Now that it’s gone, we can probably say with certainty that the “Ballard Logo” is the worst Leafs logo. Fit its time, sure, but the weird curves of the Leaf and the Art Deco font just weren’t fitting of an Original Six franchise. With that said, the opposite colour shoulders were a really nice touch and gave these jerseys some shelf life. I’ve long wanted to buy a Randy Carlyle or Ron Wilson sweater in this design, if only for the laughs.
3. 1993-1997, 2011-2016
That said, the look started to wear itself thin after a bit, so the Leafs went with something a bit more traditional for a few years. The logo remained and would for nearly another 25 years, but the simplified striping and the old-school Leaf on the shoulder patch signified a team that was maturing in more ways than one in the early 90s. The Leafs would eventually re-modernize the fonts to match the crest, which was a bit of a shame but came to their senses again years later.
These jerseys somehow simultaneously were the wrong decision yet among the best ever. The Leafs switched to them midway through the 1967 season to celebrate Canada’s Centennial, won their last Stanley Cup in them, and held onto them for four more years before going to the Ballard logo.

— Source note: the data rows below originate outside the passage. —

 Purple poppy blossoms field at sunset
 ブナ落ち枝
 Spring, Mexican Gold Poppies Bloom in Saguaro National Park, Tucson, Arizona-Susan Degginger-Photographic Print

But nothing beats the ones just before them. The 35-point Leaf was dignified and stuck around for longer than any pre-expansion Leafs emblem. The uniform had subtle, basic striping and the shoulder yoke on the whites looked fantastic. The Leafs have inched closer to this look with their current uniforms, whose bottom stripe disappointed me last year but I’ve grown to like, but are still a few refinements away from fully getting to their best ever identity. Toronto also used the white version of the design for large chunks of the late 90s and 2000s, particularly come playoff time.